- **DIRECTIVE A**
In the spam score article, write out the stretch from "Google’s John Mueller" through "A Spam Score?" word for word.
- **DIRECTIVE B**
According to the spam score article, on what site was the question that John Mueller answered posted?

- **PAGE EXTRACT**
--- START ---

Google’s John Mueller answered a Reddit question about how to lower a website’s spam score. His answer reflected an important insight about third-party spam scores and their relation to how Google ranks websites.

What’s A Spam Score?

A spam score is the opinion of a third-party tool that reviews data like inbound links and on page factors based on whatever the tool developers believe are spam-related factors and signals. While there are a few things about SEO that most people can agree on there is a lot more about SEO that digital marketers dispute.

The reality is that third-party tools use unknown factors to assign a spam score, which reflects how a search engine might use unknown metrics to assess website quality. That’s multiple layers of uncertainty to trust.

Should You Worry About Spam Scores?

The question asked in Reddit was about whether they should be worrying about a third-party spam score and what can be done to achieve a better score.

--- END ---

- **GIVEN DATA**
--- START ---

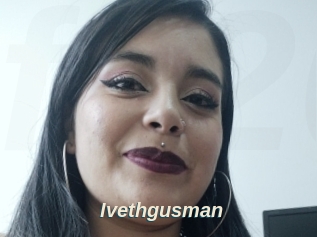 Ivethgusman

--- END ---

- **EXERCISE OUTPUT A**
Google’s John Mueller answered a Reddit question about how to lower a website’s spam score. His answer reflected an important insight about third-party spam scores and their relation to how Google ranks websites.

What’s A Spam Score?

- **EXERCISE OUTPUT B**
Reddit.